▶ _Challenge 1_
In the mail issues post, roughly how much email does the Cloudron system hold?
▶ _Challenge 2_
Rewrite the mail issues post from "When I've run" up to and including "will happen again.", substituting "mail service" for "mail process".

Unusual Mail Issues

michaelpope

Hey all,

I was hoping some of you might have a bit of guidance on some email issues I've been having. If not, that's cool too though :).

I'm running about 300G of email on a Cloudron System. Currently, right now, I'm running into a case where sporadically, some IMAP and POP folder reads will time out. These aren't huge folders either - some only have 2-3 files. SMTP is not affected.

There's some extraneous situations which might be related to this. Two slightly problematic things happened over the past few weeks. (1) I ran an external backup disk out of storage - it isn't tied to the disk the mail is on in any way. (2) I had to Hard-stop the server on the VPS provider side of things because of a configuration issue.

I'm not entirely sure which of the two instances caused the issue, but it has been occurring ever since. I'm wondering if some files got corrupted or something.

One other thing I've noticed while doing this is that the mail docker instance is taking up a lot more memory. I've raised it from 500K to 1G to 2G, and sometimes it still even fills up that. I'm not sure if that's related or not - but the issue does occur whether it is full or not - I've had cases where the issue occurs when only using about 1G memory out of 2G allocated to it. It does tend to happen a bit more when it's full though.

When I've run a Cloudron Email Server in the past, it's not really had this issue of memory filling up, but they've also been for far less email (10G or so). Then again, those have all been sending email directly, not through SES.

Restarting the mail process fixes the issue until it happens again. However, it's very difficult to predict when the issue will happen again.

I've gone into the mail image inside and edited the dovecot config and turned on mail_deubg and auth_debug - I'll post some information from the logs when I get some information from this. EDIT: Not seen anything significant in logs. Will probably wait for another occurrence and see if I can spot any patterns.

I'm trying not to rely on the Cloudron Support team because I have not bought Premium yet (will probably do in the future, but I'm not quite ready to do so at the moment).

▶ _Provided data_
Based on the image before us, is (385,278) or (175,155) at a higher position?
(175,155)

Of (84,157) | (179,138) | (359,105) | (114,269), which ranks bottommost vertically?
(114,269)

▶ _Complete answer 1_
About 300G.

▶ _Complete answer 2_
When I've run a Cloudron Email Server in the past, it's not really had this issue of memory filling up, but they've also been for far less email (10G or so). Then again, those have all been sending email directly, not through SES.

Restarting the mail service fixes the issue until it happens again. However, it's very difficult to predict when the issue will happen again.